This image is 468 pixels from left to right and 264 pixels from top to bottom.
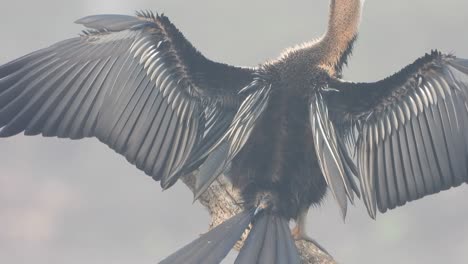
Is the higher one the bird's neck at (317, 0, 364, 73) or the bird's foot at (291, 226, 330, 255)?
the bird's neck at (317, 0, 364, 73)

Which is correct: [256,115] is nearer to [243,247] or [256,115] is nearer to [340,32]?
[243,247]

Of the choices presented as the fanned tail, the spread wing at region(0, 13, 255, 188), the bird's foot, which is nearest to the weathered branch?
the bird's foot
══════════════════════════════
The problem ▸
Render every one of the records as a two-column CSV with the columns "request" and "answer", one row per request. Enclose each field in quotes, replace any line breaks with spaces, and leave the pictures out.

Result below ▸
request,answer
"This image is 468 pixels from left to right and 264 pixels from top to bottom. Is the higher one the bird's neck at (317, 0, 364, 73) or the bird's foot at (291, 226, 330, 255)?","the bird's neck at (317, 0, 364, 73)"
"Which is correct: [256,115] is nearer to [243,247] or [256,115] is nearer to [340,32]?","[243,247]"
"Of the choices presented as the fanned tail, the spread wing at region(0, 13, 255, 188), the bird's foot, which is nearest to the weathered branch?","the bird's foot"